>>>>

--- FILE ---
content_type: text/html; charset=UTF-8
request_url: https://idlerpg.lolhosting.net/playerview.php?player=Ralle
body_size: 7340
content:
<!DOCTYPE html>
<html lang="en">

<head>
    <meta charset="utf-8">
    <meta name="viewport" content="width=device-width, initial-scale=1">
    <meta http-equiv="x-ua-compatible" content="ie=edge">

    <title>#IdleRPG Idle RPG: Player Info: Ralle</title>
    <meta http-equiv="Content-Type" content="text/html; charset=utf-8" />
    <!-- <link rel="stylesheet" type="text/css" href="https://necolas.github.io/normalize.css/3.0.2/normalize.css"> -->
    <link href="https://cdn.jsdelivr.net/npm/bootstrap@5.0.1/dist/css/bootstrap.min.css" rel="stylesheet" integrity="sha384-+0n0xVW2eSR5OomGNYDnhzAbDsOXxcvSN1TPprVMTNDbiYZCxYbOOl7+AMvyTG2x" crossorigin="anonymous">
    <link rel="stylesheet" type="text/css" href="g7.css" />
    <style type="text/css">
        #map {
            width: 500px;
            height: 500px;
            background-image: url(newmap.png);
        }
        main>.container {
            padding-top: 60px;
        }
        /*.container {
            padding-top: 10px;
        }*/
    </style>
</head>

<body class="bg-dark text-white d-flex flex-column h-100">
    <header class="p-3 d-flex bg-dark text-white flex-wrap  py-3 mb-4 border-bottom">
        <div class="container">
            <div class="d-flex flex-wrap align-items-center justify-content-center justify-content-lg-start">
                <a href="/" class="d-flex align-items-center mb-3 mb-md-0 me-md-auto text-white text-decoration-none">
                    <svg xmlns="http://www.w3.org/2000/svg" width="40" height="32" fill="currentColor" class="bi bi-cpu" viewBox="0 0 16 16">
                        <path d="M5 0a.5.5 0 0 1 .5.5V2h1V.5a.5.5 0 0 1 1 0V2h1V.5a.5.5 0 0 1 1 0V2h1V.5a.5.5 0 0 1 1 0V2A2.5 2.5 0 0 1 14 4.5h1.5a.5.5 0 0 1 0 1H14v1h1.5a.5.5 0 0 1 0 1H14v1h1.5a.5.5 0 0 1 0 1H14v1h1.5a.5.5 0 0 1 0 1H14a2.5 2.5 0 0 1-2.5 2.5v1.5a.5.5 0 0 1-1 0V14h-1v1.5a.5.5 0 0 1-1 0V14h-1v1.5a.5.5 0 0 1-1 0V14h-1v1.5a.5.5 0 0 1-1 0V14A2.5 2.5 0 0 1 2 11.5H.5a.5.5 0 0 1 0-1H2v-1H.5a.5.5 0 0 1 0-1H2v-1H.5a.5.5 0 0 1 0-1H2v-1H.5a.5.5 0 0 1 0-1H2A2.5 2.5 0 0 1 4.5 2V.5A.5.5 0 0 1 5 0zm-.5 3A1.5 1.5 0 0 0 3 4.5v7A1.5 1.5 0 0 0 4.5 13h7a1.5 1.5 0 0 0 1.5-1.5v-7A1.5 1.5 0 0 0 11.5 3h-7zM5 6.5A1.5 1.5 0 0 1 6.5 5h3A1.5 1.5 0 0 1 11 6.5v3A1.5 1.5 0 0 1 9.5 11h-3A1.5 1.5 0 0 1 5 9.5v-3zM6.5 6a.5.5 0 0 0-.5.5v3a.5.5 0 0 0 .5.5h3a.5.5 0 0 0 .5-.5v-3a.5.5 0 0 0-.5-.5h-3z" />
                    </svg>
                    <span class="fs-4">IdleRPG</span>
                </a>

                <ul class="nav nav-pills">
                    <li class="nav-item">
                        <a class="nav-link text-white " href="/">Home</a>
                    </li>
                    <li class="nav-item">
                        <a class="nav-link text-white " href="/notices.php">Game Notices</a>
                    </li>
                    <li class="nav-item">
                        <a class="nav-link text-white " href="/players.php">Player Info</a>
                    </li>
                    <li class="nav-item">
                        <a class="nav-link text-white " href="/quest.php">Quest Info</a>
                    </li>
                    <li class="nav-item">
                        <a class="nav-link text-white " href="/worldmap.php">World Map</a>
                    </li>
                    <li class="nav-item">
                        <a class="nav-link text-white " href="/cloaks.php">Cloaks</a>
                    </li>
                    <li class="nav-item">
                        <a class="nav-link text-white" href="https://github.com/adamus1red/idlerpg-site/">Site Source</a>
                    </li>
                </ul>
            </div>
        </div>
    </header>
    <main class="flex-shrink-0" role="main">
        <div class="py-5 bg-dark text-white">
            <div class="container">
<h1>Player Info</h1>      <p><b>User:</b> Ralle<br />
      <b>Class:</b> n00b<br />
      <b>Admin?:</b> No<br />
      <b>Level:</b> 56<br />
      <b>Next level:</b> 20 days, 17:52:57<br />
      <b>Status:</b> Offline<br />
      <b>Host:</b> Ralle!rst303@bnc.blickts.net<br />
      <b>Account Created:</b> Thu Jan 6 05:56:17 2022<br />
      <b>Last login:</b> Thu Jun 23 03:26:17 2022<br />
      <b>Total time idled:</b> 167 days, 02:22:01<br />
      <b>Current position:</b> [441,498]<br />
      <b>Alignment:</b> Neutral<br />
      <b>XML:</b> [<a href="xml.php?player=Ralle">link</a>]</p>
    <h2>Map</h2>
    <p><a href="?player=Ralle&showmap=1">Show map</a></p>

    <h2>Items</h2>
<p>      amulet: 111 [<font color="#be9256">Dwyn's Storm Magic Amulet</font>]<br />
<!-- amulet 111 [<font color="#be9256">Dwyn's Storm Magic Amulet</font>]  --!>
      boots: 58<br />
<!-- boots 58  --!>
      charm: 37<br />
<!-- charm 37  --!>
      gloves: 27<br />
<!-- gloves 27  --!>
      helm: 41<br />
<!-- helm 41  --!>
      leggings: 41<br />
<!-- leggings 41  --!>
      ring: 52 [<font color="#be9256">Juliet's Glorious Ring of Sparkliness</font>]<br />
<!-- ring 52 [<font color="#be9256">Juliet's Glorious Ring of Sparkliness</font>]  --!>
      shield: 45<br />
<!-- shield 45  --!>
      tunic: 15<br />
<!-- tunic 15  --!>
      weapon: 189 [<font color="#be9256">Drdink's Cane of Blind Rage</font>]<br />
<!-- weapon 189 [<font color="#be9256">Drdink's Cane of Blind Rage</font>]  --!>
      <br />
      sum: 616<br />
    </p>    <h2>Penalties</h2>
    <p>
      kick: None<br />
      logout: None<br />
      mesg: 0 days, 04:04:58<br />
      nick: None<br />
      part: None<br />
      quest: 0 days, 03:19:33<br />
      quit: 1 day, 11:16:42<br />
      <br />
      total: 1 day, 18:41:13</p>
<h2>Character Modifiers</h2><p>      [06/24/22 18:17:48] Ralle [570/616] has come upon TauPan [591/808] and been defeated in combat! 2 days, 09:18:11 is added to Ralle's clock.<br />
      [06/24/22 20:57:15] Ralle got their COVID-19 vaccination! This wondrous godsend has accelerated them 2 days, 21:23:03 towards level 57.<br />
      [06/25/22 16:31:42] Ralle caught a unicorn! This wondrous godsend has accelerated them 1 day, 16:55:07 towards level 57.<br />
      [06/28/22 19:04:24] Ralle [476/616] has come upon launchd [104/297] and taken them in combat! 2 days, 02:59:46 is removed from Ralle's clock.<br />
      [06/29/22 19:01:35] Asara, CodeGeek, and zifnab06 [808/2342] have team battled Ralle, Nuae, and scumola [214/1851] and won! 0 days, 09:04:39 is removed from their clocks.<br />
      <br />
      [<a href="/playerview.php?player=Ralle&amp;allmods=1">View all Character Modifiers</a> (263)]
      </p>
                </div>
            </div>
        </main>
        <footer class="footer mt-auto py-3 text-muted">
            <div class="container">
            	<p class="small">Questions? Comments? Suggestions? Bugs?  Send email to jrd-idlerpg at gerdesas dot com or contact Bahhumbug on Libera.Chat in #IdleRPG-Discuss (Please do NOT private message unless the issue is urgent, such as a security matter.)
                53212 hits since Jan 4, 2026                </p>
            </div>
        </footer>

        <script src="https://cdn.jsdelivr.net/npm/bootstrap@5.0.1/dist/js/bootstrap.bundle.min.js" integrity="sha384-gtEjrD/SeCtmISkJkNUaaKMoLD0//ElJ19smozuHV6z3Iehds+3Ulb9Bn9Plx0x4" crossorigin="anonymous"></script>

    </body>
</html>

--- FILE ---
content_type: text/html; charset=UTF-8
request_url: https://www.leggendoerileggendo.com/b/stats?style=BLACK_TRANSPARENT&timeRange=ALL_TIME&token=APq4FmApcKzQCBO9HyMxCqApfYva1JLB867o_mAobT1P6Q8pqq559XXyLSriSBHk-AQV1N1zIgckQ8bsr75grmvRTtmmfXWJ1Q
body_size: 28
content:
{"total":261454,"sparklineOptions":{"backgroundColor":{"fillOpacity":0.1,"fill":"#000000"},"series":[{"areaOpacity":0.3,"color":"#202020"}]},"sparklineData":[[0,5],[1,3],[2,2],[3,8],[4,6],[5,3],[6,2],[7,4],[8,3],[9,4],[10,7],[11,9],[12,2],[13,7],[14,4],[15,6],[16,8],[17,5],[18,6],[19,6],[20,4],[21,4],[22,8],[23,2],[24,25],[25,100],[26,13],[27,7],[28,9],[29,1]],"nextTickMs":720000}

<<<<

- **Problem statement**:
Using the data above, restate word for word the lines from its opening line through the line that contains "align-items-center mb-3 mb-md-0", and no more.

- **Solution below**:
--- FILE ---
content_type: text/html; charset=UTF-8
request_url: https://idlerpg.lolhosting.net/playerview.php?player=Ralle
body_size: 7340
content:
<!DOCTYPE html>
<html lang="en">

<head>
    <meta charset="utf-8">
    <meta name="viewport" content="width=device-width, initial-scale=1">
    <meta http-equiv="x-ua-compatible" content="ie=edge">

    <title>#IdleRPG Idle RPG: Player Info: Ralle</title>
    <meta http-equiv="Content-Type" content="text/html; charset=utf-8" />
    <!-- <link rel="stylesheet" type="text/css" href="https://necolas.github.io/normalize.css/3.0.2/normalize.css"> -->
    <link href="https://cdn.jsdelivr.net/npm/bootstrap@5.0.1/dist/css/bootstrap.min.css" rel="stylesheet" integrity="sha384-+0n0xVW2eSR5OomGNYDnhzAbDsOXxcvSN1TPprVMTNDbiYZCxYbOOl7+AMvyTG2x" crossorigin="anonymous">
    <link rel="stylesheet" type="text/css" href="g7.css" />
    <style type="text/css">
        #map {
            width: 500px;
            height: 500px;
            background-image: url(newmap.png);
        }
        main>.container {
            padding-top: 60px;
        }
        /*.container {
            padding-top: 10px;
        }*/
    </style>
</head>

<body class="bg-dark text-white d-flex flex-column h-100">
    <header class="p-3 d-flex bg-dark text-white flex-wrap  py-3 mb-4 border-bottom">
        <div class="container">
            <div class="d-flex flex-wrap align-items-center justify-content-center justify-content-lg-start">
                <a href="/" class="d-flex align-items-center mb-3 mb-md-0 me-md-auto text-white text-decoration-none">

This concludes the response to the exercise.